Mais do que isso, é essencial que toda a mecânica prevista para os cálculos esteja claramente descrita no regulamento do ILP e nos contratos de outorga.
Não é incomum encontrar empresas que estruturam planos de ILP baseados em TSR, mas que não especificam de forma transparente como o indicador será calculado. Isso tende a gerar discussões ou até conflitos quando o vesting se aproxima.

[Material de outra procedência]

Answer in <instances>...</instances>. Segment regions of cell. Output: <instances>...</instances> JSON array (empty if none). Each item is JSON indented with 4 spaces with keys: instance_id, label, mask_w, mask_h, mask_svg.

TSR absoluto vs. TSR relativo: entendendo a diferença
Uma das escolhas mais relevantes no desenho de programas de ILP é a definição sobre como o TSR vai ser apurado e aplicado no ILP. A primeira variável de decisão é sobre a adoção do TSR absoluto ou do TSR relativo.
Embora ambos possam ser realizados com a mesma fórmula de cálculo de TSR, cada um tem objetivos e efeitos distintos.
TSR absoluto
Uma empresa ou plano que adota a lógica de TSR absoluto busca avaliar o retorno nominal da ação, independentemente do comportamento do mercado, utilizando esse retorno como proxy para o pagamento do incentivo.

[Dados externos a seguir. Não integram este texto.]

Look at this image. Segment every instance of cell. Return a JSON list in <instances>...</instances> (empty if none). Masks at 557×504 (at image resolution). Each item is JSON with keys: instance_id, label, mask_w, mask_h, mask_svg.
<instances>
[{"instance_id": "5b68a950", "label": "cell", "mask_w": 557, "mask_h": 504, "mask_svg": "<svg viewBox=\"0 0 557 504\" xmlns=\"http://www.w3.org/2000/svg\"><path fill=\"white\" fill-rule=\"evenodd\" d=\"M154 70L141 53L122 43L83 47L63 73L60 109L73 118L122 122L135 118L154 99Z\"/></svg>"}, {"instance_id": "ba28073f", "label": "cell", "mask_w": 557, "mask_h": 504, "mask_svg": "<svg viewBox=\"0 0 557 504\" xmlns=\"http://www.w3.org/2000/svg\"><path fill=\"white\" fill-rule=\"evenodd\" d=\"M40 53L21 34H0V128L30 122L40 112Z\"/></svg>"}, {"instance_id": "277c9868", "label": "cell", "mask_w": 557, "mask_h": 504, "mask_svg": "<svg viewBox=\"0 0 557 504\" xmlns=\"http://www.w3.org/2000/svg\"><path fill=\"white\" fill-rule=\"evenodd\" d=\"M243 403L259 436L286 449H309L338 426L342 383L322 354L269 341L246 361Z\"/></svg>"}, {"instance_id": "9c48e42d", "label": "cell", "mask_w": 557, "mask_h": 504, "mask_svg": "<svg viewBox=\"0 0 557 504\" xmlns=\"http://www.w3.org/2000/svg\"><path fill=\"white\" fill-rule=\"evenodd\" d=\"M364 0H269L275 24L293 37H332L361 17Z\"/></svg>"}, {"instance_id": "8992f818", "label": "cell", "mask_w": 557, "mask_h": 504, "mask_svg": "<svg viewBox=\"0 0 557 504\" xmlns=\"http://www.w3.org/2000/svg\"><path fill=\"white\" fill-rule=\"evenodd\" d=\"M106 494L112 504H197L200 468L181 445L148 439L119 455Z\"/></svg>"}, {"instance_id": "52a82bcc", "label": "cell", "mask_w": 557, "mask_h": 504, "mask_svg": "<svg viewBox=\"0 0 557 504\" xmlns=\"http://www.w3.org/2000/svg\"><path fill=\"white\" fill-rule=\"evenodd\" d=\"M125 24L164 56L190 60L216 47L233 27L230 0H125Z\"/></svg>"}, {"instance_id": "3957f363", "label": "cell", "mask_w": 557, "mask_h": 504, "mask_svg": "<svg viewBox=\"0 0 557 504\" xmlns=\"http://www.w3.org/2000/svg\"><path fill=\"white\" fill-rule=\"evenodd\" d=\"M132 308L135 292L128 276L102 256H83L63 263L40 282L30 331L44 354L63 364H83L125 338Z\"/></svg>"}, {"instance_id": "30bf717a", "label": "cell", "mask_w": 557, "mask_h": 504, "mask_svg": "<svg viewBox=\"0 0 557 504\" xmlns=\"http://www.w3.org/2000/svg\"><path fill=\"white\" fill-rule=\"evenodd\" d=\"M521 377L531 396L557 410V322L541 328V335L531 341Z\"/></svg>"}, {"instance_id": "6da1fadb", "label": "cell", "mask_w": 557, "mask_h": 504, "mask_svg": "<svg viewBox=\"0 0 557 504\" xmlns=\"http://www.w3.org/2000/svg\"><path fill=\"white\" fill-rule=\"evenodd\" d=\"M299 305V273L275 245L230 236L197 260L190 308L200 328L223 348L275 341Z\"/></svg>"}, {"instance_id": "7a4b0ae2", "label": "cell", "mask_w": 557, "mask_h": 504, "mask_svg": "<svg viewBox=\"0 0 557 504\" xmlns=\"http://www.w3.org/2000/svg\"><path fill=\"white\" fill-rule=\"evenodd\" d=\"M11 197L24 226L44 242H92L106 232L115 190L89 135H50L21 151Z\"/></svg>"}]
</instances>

Por exemplo, se o gatilho de pagamento do ILP for um TSR de 10% ao ano e a empresa entregar 12%, o incentivo é liberado. Se entregar 8%, não há pagamento.

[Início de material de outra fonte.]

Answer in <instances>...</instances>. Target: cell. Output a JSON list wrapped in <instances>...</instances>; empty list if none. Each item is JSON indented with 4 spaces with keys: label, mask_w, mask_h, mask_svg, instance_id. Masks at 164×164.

Nesse modelo, o foco está no desempenho específico das ações da empresa, sem considerar o cenário externo. Entre as vantagens, destaca-se o fato de ser um cálculo mais simples e direto.
Por outro lado, é possível que uma empresa apresente um TSR absoluto ruim devido a fatores externos ou macroeconômicos, que não estão sob responsabilidade da gestão.
Para lidar com esse tipo de situação, algumas organizações optam por incluir o TSR Relativo como condição de performance para parte ou para a totalidade do ILP.
TSR relativo
O uso do TSR relativo segue um racional diferente. Nesse modelo, o desempenho é avaliado em comparação ao de outras empresas ou a benchmarks de mercado, como IBrx50, Ibovespa ou S&P 500. O objetivo é medir se a empresa está performando melhor do que seus pares.
Essa abordagem busca neutralizar o impacto de fatores externos e de mercado, priorizando a avaliação do desempenho da gestão.
Empresas que adotam esse formato de cálculo precisam estar preparadas para cenários que, à primeira vista, podem parecer contraditórios. Por exemplo:
- A empresa pode apresentar TSR negativo, mas ainda assim premiar seus executivos, desde que tenha superado os concorrentes.
- A empresa pode alcançar um TSR absoluto elevado, mas, se ficar abaixo da média do mercado, os participantes do ILP podem não receber bônus.
Exemplo comparativo: TSR Absoluto vs. Relativo
Imagine um programa de ILP com duas métricas:
- 50% do bônus atrelado a um TSR absoluto de 10%;
- 50% do bônus atrelado ao TSR relativo contra um grupo de 10 empresas do setor.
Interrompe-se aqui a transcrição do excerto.